Радий Погодин
Завтрак во время обеда
Лошади проходили сквозь стены домов и заводов, сквозь автомобили и сквозь людей. Головы жеребцов, поднявшихся на дыбы, заслоняли путь самолетам, хрупким, как детские стрелы. Лошадиное дыхание всасывало облака — и лошади становились уходящими облаками. Лошади шли по трамвайным рельсам, лошадиный навоз золотисто дымился на синем асфальте. Лошади шли по земле, и живая природа прорастала сквозь них.
Сережка наделял лошадей резвой силой, широким вздохом, большими глазами цвета дымчатой сливы — от этих глаз даже вздыбившиеся жеребцы выходили печальными: он рисовал печальных лошадей.
Работал Сережка одновременно акварелью, гуашью, цветными мелками и темперой, не подозревая, что такая вольная техника в искусствоведении называется смешанной.
За этим занятием и застал его однажды начальник пионерского лагеря, созданного возле городка Турова на краю новгородской земли в старом монастыре по насущной потребности туровского предприятия, построенного, чтобы производить керамзитовую плиту, но еще не запущенного на полную мощность. В Турове еще только приступили к типовому строительству пятиэтажных домов с привозным газом, а также к строительству свинооткормочного комплекса на десять тысяч голов; городок был еще зябкой от дряхлости деревней, спрятанной в крапиве и раскоряченных яблонях, которые вымерзали в суровые зимы, но упрямо оттаивали, пускали новые ветви, и яблоки год от года грубели. В Турове уже населился рабочий класс — и детей вывозить полагалось.
Сережка к пионерскому лагерю отношения не имел. Бабка его была сторожихой архитектурного памятника, получала зарплату из Новгорода и состояла в конфликте с администрацией керамзитового предприятия, решившего основать пионерлагерь в Туровском монастыре.
— Не жаль, — выкликала бабка свои прогнозы, — пусть живут! Жаль, по незнанию своей вины обезобразят и, безнаказанные, безобразить приучатся.
Сережка сидел сгорбившись возле монастырской стены, в тени берез, искалеченных грозами. Сегодняшние Сережкины лошади были красными, они бежали вдоль железной дороги и проходили сквозь те старенькие паровозы, которые так забавно крутят локтями.
— Откуда такой пессимизм? — спросил начальник лагеря бодрым голосом.
Сережка вздрогнул от неожиданности. Был начальник высок, размашисто костист, с седыми висками и большим острым кадыком, какой, по Сережкиным представлениям, указывал на профессию паровозного машиниста, потому что прочие машинисты могут и без кадыков быть — образ прочих расплывчат. Еще у сталеваров кадык, у кузнецов хороших, короче, у небрежно побритых мужчин, связанных с огнем и железом.

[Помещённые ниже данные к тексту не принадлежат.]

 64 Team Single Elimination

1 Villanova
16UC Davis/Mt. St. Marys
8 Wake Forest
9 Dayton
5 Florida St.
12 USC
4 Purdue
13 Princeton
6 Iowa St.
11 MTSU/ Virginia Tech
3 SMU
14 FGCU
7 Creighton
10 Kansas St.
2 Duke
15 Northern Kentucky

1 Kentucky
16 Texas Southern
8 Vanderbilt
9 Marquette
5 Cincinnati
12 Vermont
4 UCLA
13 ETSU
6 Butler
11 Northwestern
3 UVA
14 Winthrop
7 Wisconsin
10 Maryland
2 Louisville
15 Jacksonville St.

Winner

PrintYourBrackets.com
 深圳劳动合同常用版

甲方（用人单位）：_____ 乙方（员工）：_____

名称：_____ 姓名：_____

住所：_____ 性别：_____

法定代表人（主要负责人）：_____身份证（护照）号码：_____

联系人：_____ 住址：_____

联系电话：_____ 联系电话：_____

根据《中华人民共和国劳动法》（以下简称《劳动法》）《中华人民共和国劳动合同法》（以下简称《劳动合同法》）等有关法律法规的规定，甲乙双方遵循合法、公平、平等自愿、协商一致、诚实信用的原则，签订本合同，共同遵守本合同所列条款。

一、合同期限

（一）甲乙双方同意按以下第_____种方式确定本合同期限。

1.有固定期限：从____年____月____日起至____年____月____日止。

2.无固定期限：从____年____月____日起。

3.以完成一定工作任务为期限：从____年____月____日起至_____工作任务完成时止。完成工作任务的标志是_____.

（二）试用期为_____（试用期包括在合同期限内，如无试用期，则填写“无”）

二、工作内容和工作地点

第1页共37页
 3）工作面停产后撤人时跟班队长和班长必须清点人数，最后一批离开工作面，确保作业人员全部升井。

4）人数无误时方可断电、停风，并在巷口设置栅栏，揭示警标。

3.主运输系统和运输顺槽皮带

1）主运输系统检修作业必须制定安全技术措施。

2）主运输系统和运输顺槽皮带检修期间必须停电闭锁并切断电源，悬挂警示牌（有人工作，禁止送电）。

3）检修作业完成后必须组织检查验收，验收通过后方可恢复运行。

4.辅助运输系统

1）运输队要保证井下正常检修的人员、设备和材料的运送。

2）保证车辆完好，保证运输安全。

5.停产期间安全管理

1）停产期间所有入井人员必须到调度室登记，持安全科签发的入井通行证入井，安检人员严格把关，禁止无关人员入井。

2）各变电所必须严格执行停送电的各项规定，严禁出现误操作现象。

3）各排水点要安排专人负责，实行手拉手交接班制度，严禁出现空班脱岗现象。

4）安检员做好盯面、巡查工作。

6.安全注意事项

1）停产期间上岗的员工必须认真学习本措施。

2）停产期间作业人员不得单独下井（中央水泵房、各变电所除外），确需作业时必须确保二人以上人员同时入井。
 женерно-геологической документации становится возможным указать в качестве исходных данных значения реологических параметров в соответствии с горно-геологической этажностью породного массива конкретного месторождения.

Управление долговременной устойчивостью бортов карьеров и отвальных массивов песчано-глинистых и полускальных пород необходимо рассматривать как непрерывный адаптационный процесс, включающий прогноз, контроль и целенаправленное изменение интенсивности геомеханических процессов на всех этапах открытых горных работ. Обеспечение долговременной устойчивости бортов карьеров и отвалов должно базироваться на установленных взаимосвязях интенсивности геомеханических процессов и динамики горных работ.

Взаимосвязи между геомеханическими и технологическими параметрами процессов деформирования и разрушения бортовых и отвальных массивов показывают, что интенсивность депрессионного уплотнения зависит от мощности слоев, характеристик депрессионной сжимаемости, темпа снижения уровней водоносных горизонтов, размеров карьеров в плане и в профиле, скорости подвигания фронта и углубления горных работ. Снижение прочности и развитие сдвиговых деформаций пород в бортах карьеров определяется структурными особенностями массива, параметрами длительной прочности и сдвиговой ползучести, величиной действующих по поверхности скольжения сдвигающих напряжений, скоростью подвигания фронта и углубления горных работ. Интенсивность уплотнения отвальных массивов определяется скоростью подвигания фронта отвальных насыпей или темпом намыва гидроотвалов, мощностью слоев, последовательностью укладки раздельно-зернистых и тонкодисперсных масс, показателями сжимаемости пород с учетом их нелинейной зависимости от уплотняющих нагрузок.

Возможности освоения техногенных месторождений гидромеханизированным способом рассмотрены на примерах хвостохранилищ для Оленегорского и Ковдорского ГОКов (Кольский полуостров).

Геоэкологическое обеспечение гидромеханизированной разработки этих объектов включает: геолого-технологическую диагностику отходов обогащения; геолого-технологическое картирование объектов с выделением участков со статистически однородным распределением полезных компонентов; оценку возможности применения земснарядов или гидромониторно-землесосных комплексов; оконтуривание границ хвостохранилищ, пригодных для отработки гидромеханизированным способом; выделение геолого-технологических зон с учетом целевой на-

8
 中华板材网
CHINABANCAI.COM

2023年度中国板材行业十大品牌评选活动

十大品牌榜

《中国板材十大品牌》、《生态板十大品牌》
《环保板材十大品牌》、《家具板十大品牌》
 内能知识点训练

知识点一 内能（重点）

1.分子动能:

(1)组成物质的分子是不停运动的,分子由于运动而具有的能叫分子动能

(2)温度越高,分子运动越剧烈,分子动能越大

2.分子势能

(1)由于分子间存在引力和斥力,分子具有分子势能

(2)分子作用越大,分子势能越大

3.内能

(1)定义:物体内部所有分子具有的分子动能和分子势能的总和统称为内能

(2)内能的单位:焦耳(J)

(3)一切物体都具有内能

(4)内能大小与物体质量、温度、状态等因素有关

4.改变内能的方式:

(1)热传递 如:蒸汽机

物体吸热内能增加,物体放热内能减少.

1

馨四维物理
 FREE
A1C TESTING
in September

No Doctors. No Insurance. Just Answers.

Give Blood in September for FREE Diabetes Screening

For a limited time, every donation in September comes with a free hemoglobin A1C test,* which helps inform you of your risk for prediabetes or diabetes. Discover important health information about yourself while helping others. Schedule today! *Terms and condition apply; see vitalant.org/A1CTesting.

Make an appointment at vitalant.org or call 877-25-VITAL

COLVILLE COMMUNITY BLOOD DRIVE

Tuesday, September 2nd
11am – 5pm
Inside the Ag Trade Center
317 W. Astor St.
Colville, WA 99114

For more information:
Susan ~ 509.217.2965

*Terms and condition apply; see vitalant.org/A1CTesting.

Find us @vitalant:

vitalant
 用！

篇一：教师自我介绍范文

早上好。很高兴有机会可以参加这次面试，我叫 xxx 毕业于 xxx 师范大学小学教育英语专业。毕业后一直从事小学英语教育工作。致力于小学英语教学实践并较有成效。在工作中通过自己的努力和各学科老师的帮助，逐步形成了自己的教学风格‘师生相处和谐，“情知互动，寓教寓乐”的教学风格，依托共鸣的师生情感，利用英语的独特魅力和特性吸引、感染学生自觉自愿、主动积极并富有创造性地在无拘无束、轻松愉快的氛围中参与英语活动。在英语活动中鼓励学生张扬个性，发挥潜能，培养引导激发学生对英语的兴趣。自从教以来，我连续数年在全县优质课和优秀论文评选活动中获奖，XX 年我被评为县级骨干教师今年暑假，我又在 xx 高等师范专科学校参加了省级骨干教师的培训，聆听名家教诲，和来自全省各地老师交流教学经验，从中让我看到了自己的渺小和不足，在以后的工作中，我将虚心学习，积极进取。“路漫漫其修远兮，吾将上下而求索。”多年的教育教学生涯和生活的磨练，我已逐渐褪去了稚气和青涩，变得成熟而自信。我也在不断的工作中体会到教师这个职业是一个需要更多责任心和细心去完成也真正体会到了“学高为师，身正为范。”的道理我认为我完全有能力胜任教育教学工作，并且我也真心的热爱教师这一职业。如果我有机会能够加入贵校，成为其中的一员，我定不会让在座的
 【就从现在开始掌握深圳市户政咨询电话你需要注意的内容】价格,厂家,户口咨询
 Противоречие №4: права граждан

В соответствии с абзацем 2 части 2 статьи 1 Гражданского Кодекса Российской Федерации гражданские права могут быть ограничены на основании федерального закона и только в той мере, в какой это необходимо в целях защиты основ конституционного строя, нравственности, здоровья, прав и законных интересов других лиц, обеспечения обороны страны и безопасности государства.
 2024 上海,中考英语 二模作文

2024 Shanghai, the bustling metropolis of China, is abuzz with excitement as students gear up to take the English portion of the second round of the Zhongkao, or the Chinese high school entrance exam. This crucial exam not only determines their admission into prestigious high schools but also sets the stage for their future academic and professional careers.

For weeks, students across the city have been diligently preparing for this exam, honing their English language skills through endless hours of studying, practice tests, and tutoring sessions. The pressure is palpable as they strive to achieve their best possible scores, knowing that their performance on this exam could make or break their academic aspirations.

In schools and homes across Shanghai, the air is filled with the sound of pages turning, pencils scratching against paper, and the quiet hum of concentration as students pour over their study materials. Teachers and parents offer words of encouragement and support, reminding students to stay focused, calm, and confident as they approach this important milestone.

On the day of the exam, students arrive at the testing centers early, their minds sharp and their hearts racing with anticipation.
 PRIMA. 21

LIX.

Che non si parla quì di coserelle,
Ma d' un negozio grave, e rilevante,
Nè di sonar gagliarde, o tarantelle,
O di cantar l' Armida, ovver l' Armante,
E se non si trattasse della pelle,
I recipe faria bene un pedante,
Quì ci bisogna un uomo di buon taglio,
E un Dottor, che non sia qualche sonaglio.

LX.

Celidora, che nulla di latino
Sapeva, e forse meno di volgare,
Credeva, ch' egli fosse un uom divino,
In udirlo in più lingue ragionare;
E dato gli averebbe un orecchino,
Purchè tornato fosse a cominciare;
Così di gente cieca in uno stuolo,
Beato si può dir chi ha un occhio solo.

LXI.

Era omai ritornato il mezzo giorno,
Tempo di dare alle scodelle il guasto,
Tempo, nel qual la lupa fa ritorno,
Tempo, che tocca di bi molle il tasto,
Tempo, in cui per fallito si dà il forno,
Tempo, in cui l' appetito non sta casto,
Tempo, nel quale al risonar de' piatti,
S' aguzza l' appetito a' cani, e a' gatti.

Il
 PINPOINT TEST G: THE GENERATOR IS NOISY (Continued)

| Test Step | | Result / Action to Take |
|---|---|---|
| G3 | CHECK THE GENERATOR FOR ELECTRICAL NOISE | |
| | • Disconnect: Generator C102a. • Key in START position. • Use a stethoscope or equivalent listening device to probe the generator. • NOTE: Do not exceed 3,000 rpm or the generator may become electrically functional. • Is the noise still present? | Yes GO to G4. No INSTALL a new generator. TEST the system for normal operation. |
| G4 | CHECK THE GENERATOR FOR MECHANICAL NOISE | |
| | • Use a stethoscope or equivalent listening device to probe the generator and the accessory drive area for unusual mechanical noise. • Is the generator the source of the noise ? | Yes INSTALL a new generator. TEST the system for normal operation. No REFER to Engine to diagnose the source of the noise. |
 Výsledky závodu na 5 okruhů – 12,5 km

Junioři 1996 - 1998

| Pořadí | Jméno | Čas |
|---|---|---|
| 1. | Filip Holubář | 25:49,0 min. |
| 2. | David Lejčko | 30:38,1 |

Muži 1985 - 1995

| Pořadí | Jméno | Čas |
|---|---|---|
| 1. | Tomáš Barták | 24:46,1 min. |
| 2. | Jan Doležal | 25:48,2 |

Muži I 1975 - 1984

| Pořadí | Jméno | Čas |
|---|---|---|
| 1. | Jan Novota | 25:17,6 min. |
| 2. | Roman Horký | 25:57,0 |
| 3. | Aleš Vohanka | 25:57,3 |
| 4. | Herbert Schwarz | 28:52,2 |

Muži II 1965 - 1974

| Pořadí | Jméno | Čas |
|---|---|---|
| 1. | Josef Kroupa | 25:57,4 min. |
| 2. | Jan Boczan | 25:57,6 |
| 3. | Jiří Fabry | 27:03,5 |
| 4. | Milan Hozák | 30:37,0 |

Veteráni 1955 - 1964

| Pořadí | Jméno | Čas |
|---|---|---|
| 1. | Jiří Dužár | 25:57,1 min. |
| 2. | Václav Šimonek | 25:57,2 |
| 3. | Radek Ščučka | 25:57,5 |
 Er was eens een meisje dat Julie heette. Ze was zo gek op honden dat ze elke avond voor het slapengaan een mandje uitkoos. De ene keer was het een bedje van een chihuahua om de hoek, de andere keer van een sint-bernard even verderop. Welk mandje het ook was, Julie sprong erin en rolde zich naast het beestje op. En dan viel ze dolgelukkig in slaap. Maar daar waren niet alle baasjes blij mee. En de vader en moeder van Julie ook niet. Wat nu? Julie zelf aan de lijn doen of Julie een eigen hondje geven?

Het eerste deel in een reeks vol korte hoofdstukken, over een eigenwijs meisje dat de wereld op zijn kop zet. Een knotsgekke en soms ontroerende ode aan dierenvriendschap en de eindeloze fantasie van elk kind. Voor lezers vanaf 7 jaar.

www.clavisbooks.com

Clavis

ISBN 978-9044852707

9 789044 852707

— В твоем возрасте нужно иметь оптимизм! — Начальник вскинул голову, выпятил подбородок, будто прогудел привет встречному поезду. — Перед твоим взором ликует природа, а ты сгорбился и не видишь. Тебе сколько лет теперь?
— В шестой перешел.
— И не вздрагивай. Кажется, я не кусаюсь. Я тебе про оптимизм объясняю не из пустой эрудиции.
Значение высказанных начальником слов Сережка представил не очень отчетливо, но начальника застеснялся.
— Я больше не буду, — сказал Сережка.
— Нет, будешь! — сказал начальник. Затем, уяснив, что Сережка является внуком злокозненной сторожихи, начальник хотел было прекратить разговор с ним, но все же, не в силах перебороть свой долг педагога-наставника и втайне надеясь, что именно он явится тем изначальным толчком, который придаст скорость и нужное направление таланту, крепко стиснул Сережкины плечи и обнадеживающе потряс.
— Так решим! Я беру тебя на довольствие. Снабжаю необходимыми материалами и темой. А ты разрисуешь мне пионерскую комнату и, если успеешь, столовую. Приходи завтра в красном галстуке… К завтраку не опоздай.
Злодей жрал макароны.
Он зарывался в них по грудь и когда поднимал морду, чтобы набрать воздуха, макароны свисали с его ушей, сползали по мелко наморщенному носу — Злодей оглядывался по сторонам и обнажал клыки. Низко летящий утробный звук оповещал всех, что Злодей лют, бесстрашен и беспощаден, что он намерен жить вопреки той оптимальной морали, которая относится к бездомным собакам категорически.
В синей ольховой тени макароны казались живыми: жирные, в красных пятнах свиной тушенки, они шевелились, источая густой теплый запах. Запах этот как бы делился на две волны: крутую, головокружительно сытую, и другую, послабее; вторая была похожа на эхо или далекий зов, нежная и печальная, словно запах забытого материнского молока.